Europese maakindustrie moet wachten op nieuwe groeifase

Foto van: De redactie
Geschreven door De redactie

De hoop op herstel voor de Europese maakindustrie wordt opnieuw doorkruist door internationale spanningen. Nieuwe Amerikaanse importtarieven zorgen voor onzekerheid, remmen de export af en temperen het investeringsklimaat. Terwijl landen als Duitsland inzetten op hogere investeringen en Europese defensiebudgetten oplopen, blijft een structurele groei waarschijnlijk uit tot 2026, zo stelt ING.

Na een langdurige neergang leek de industriële productie begin 2024 tekenen van herstel te vertonen. Maar door oplopende handelsspanningen, met name de invoering van Amerikaanse importtarieven op Europese goederen, verslechtert het perspectief alweer. Ondanks een tijdelijke opschorting van wederzijdse tarieven van twintig procent, blijven heffingen van 25 procent op onder meer staal, aluminium, auto’s en onderdelen van kracht. Voor de meeste andere producten geldt inmiddels een invoerheffing van tien procent.

Die tarieven drukken het vertrouwen onder producenten. De industriële productie in de eurozone ligt nog altijd vijf procent onder het niveau van twee jaar geleden, terwijl die in de VS stabiel is gebleven. In China nam de productie in dezelfde periode zelfs met dertien procent toe.
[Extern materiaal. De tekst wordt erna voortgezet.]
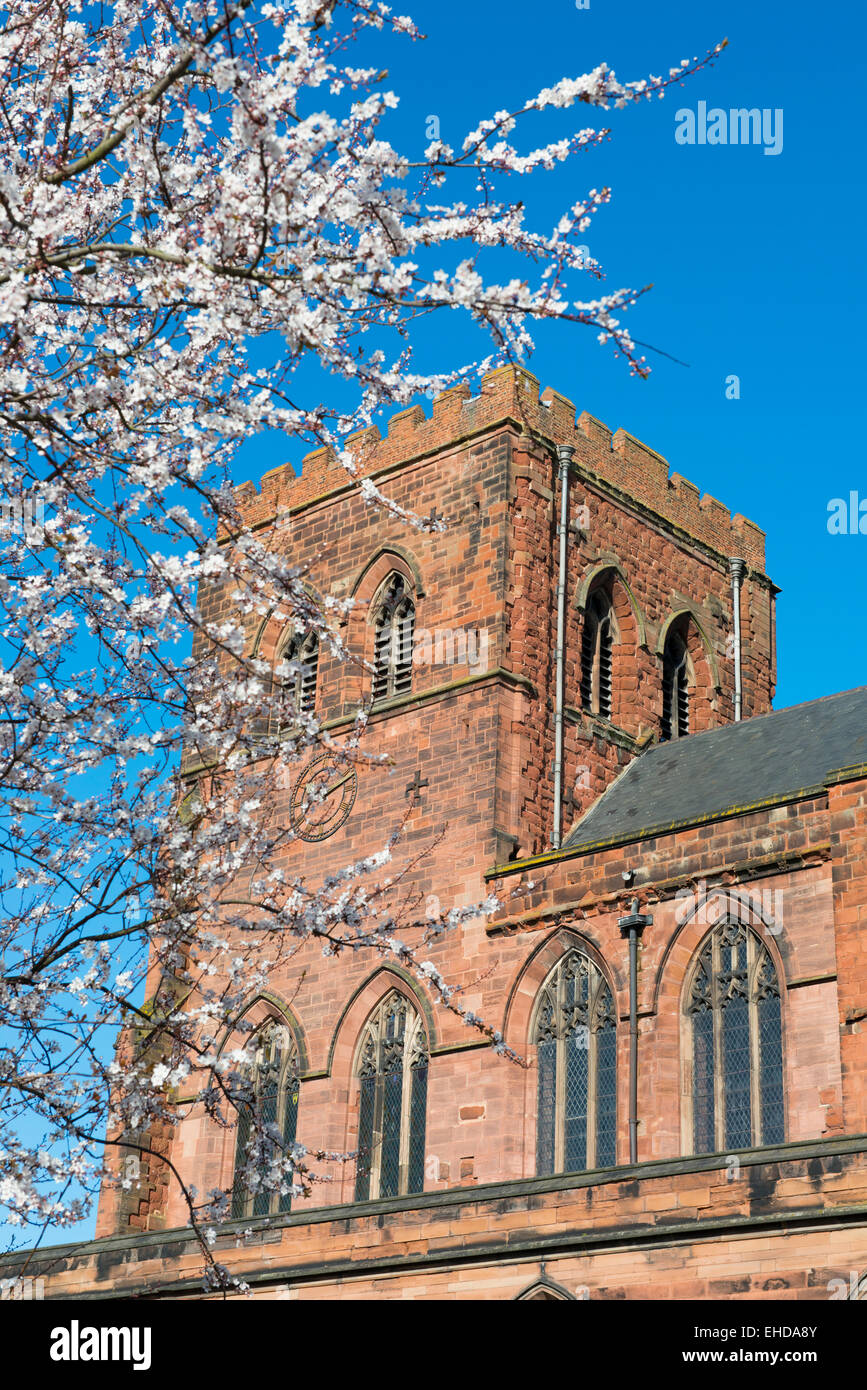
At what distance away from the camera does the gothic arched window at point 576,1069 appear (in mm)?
20891

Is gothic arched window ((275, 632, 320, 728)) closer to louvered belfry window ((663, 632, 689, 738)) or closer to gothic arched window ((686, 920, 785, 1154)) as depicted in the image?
louvered belfry window ((663, 632, 689, 738))

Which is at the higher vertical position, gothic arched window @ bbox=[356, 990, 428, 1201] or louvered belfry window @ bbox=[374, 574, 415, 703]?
louvered belfry window @ bbox=[374, 574, 415, 703]

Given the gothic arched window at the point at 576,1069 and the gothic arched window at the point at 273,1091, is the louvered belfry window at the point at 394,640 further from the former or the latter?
the gothic arched window at the point at 576,1069

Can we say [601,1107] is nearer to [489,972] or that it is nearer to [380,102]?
[489,972]

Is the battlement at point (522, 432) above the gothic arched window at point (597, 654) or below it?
above

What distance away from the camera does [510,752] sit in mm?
24438

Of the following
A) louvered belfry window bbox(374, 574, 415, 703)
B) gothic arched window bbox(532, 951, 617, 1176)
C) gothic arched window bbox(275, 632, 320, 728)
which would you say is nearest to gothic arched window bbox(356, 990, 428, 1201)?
gothic arched window bbox(532, 951, 617, 1176)

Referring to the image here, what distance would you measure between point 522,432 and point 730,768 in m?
6.33

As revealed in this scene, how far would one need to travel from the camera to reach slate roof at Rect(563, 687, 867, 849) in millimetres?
21953

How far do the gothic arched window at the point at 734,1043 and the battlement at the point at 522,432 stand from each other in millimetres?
9600

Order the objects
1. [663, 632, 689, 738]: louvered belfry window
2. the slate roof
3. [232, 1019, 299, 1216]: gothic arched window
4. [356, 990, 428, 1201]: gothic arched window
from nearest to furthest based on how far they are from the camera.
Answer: the slate roof → [356, 990, 428, 1201]: gothic arched window → [232, 1019, 299, 1216]: gothic arched window → [663, 632, 689, 738]: louvered belfry window

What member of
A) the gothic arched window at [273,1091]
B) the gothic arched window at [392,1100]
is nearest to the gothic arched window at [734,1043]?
the gothic arched window at [392,1100]

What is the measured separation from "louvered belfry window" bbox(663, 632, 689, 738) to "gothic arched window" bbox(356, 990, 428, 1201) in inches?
280
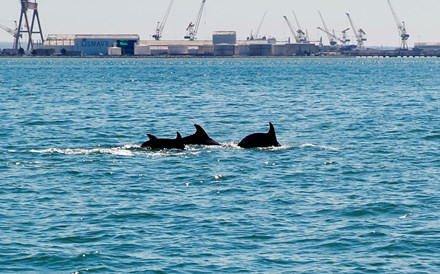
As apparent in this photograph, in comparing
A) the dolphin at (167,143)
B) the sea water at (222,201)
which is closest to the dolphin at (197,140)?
the sea water at (222,201)

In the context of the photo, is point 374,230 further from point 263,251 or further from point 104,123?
point 104,123

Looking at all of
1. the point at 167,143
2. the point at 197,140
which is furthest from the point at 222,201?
the point at 197,140

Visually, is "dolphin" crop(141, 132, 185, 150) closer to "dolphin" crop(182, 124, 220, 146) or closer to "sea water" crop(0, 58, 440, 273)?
"sea water" crop(0, 58, 440, 273)

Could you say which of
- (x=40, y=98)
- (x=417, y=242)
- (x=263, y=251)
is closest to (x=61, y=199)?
(x=263, y=251)

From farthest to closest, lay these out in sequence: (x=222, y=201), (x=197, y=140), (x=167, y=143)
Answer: (x=197, y=140), (x=167, y=143), (x=222, y=201)

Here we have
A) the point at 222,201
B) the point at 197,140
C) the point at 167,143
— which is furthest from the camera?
the point at 197,140

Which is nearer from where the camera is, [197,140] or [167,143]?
[167,143]

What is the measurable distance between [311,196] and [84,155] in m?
11.9

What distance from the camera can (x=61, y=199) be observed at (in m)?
26.9

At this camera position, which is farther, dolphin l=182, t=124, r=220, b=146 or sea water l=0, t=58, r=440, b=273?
dolphin l=182, t=124, r=220, b=146

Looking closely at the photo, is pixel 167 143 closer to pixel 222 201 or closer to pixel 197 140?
pixel 197 140

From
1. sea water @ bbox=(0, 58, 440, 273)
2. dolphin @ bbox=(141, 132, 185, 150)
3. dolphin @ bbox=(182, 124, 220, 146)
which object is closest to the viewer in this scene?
sea water @ bbox=(0, 58, 440, 273)

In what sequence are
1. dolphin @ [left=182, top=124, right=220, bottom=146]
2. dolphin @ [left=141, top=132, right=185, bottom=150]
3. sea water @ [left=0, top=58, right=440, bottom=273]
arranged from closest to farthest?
sea water @ [left=0, top=58, right=440, bottom=273]
dolphin @ [left=141, top=132, right=185, bottom=150]
dolphin @ [left=182, top=124, right=220, bottom=146]

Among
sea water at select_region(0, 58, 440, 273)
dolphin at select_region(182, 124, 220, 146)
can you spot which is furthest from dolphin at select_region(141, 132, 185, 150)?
dolphin at select_region(182, 124, 220, 146)
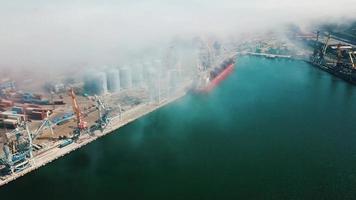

Handelsoorlog treft kernsectoren EU

De schade voor de Europese export naar de Verenigde Staten kan oplopen tot 0,3 procentpunt van het bbp van de eurozone. De VS is de belangrijkste afzetmarkt voor Europese exporteurs, goed voor twintig procent van de handel buiten de EU. Voor Duitsland en Italië is dat aandeel nog groter. Vooral de farmacie, machinebouw, chemie en auto-industrie worden zwaar geraakt. Alleen al de farmaceutische sector vertegenwoordigde in 2024 ruim 23 procent van de Europese export naar de VS.

Ook tussen de lidstaten bestaan grote verschillen in afhankelijkheid. Ierland en België lopen relatief veel risico door hun sterke farmaceutische en chemische sectoren. Duitsland en Slowakije hebben vooral belang bij de uitvoer van machines en voertuigen.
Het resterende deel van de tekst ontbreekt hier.